Limitations of our study included a small sample size, selection bias, self-selection bias, and a short follow-up period. Similar studies of less than 20 patients are seen in many studies of gait analysis.30 31 32 A larger sample size would provide a higher power to determine the statistical significance in more of the evaluated parameters. Compliance with orthotic treatment, in particular with the valgus knee brace, was another concern. Confounding factors in our study included the frequency of weight-bearing activities, which could be difficult to quantify.
This was a cross-over study, with all patients having to be treated sequentially with all six orthotic combinations. The advantages are an economy of sample size without the need to account for heterogeneity of the patient groups. The disadvantages of the design include lack of a treatment break and lack of randomisation in the treatment sequence. Scores of VAS reported by elderly people may also be inaccurate.

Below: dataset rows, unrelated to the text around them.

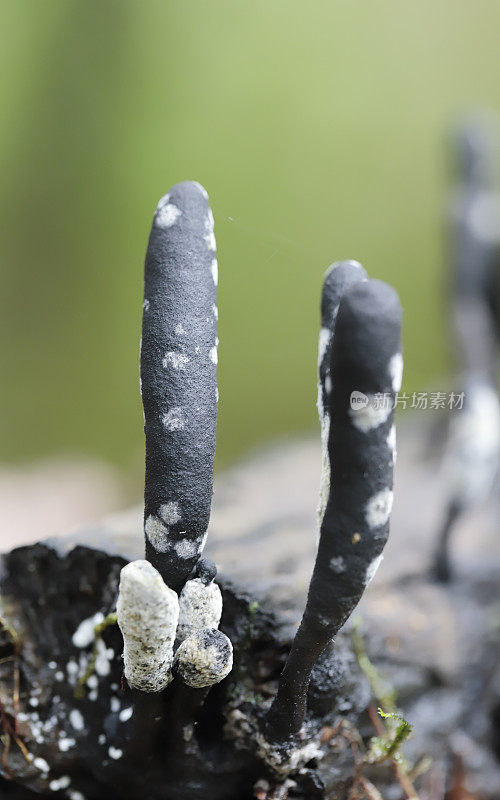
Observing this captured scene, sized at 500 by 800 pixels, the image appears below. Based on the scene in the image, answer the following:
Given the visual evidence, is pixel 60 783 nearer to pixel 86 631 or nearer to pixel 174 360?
pixel 86 631

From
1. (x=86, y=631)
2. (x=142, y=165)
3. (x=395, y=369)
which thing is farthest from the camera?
(x=142, y=165)

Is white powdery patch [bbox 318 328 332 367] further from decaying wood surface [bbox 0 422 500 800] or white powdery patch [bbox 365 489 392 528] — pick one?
decaying wood surface [bbox 0 422 500 800]

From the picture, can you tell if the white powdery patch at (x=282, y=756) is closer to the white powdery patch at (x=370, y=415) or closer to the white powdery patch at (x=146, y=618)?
the white powdery patch at (x=146, y=618)

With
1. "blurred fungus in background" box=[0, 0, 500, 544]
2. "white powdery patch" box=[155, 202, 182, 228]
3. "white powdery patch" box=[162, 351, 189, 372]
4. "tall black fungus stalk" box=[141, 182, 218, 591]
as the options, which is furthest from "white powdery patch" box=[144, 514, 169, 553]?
"blurred fungus in background" box=[0, 0, 500, 544]

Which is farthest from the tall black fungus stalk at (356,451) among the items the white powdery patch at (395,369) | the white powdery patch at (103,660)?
the white powdery patch at (103,660)

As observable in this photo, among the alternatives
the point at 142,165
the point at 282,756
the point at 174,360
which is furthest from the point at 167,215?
the point at 142,165

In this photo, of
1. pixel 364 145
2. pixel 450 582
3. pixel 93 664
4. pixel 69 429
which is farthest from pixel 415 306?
pixel 93 664
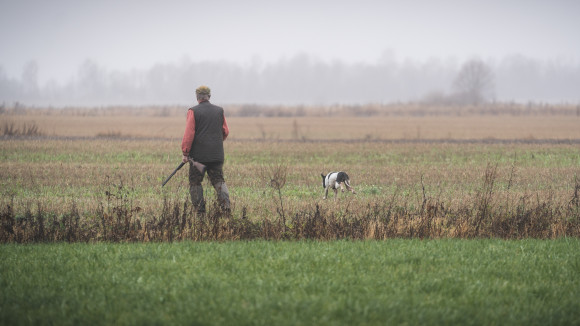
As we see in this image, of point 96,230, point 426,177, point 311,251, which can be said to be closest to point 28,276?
point 96,230

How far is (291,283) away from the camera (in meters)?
7.64

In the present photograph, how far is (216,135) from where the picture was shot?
1216cm

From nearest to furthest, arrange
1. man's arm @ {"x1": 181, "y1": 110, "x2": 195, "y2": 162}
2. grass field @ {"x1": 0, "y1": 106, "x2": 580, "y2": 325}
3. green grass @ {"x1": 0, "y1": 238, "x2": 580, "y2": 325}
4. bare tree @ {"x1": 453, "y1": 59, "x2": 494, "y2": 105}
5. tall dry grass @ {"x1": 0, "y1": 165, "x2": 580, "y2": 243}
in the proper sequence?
green grass @ {"x1": 0, "y1": 238, "x2": 580, "y2": 325}
grass field @ {"x1": 0, "y1": 106, "x2": 580, "y2": 325}
tall dry grass @ {"x1": 0, "y1": 165, "x2": 580, "y2": 243}
man's arm @ {"x1": 181, "y1": 110, "x2": 195, "y2": 162}
bare tree @ {"x1": 453, "y1": 59, "x2": 494, "y2": 105}

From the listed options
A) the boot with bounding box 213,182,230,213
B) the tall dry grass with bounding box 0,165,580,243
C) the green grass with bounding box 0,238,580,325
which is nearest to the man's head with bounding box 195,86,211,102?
the boot with bounding box 213,182,230,213

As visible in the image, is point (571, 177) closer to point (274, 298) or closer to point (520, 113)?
point (274, 298)

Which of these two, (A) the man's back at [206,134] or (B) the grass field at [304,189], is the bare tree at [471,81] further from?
(A) the man's back at [206,134]

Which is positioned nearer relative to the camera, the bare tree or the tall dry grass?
the tall dry grass

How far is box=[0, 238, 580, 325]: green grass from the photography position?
647 cm

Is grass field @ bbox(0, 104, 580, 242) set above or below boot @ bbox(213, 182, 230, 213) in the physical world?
below

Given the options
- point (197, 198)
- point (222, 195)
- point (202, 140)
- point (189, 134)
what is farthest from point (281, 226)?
point (189, 134)

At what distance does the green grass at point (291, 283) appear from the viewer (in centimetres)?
647

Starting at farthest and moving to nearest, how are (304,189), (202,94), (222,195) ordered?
(304,189) → (222,195) → (202,94)

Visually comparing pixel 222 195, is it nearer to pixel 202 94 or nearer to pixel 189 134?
pixel 189 134

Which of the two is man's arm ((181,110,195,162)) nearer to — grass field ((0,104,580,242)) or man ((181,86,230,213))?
man ((181,86,230,213))
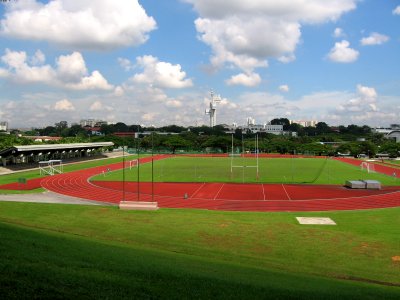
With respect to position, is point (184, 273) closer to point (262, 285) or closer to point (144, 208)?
point (262, 285)

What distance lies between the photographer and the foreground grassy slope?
10094 mm

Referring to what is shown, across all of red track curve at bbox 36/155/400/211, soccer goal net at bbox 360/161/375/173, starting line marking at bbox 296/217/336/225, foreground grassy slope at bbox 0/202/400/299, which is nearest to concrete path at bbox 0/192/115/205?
red track curve at bbox 36/155/400/211

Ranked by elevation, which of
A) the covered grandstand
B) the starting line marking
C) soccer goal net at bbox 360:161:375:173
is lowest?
the starting line marking

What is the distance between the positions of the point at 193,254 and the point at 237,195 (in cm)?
2257

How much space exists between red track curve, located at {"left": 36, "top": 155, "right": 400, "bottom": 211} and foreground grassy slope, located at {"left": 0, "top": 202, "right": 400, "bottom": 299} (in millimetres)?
4551

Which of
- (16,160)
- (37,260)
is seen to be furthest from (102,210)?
(16,160)

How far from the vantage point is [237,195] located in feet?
133

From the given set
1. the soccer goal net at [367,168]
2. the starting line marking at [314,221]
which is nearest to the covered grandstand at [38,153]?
the starting line marking at [314,221]

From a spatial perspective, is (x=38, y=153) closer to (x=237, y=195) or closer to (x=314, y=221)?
(x=237, y=195)

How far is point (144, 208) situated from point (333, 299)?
20.7 metres

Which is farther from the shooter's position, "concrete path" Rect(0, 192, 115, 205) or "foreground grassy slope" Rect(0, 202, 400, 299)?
"concrete path" Rect(0, 192, 115, 205)

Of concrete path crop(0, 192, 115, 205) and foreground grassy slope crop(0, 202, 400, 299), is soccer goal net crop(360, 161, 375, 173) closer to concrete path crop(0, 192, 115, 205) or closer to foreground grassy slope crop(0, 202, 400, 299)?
foreground grassy slope crop(0, 202, 400, 299)

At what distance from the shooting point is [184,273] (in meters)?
12.2

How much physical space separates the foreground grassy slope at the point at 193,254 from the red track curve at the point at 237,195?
4.55 metres
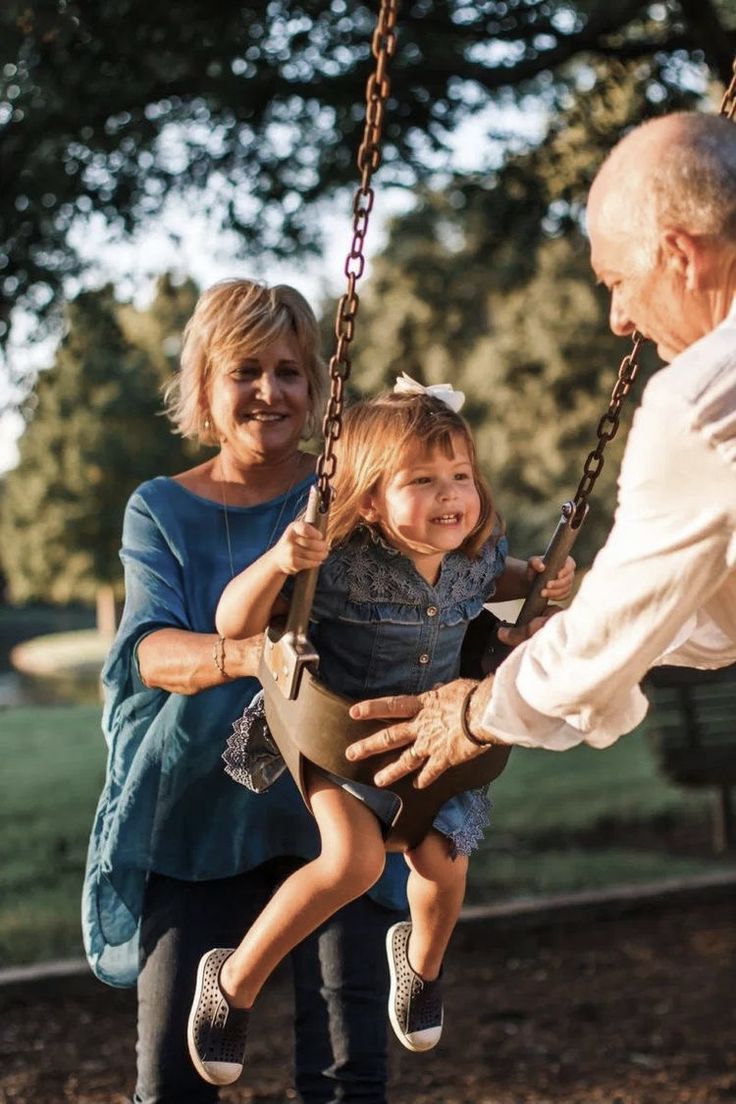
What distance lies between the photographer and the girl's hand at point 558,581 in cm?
302

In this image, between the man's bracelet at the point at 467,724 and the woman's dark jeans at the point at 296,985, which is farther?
the woman's dark jeans at the point at 296,985

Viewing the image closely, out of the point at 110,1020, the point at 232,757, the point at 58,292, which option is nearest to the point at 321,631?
the point at 232,757

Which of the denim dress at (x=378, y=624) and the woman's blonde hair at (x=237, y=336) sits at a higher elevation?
the woman's blonde hair at (x=237, y=336)

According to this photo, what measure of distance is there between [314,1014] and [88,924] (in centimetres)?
52

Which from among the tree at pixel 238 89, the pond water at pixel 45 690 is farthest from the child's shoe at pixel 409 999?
the pond water at pixel 45 690

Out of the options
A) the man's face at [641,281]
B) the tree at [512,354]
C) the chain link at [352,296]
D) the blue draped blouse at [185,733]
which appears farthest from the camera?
the tree at [512,354]

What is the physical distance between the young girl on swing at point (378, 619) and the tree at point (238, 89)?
3.36 m

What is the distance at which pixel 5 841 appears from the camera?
9.72 meters

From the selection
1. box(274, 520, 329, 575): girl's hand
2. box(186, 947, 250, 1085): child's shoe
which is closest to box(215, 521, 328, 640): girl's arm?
box(274, 520, 329, 575): girl's hand

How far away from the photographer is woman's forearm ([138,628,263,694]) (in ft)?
9.82

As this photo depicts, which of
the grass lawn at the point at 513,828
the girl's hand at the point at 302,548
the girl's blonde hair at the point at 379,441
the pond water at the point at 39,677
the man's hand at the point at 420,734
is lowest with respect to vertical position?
the pond water at the point at 39,677

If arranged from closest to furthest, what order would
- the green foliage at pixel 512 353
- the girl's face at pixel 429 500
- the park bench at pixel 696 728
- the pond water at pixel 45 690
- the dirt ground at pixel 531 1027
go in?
the girl's face at pixel 429 500 < the dirt ground at pixel 531 1027 < the park bench at pixel 696 728 < the pond water at pixel 45 690 < the green foliage at pixel 512 353

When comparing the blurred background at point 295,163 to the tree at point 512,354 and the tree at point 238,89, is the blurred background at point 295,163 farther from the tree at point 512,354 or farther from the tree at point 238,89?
the tree at point 512,354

Knee osteoarthritis continues to pose a significant burden to our community with its ageing population and increased incidence of obesity. While operative treatments are not without risk, orthotic treatment also has its advantages and disadvantages. Our current study was able to demonstrate from subjective scores and gait analysis that orthotic treatment can alter knee loading and alleviate symptoms. The lateral-wedged insole with arch support is optimal, while valgus knee brace is equally effective, with fair compliance. Further studies with a larger sample size are required to evaluate the effectiveness in the long term.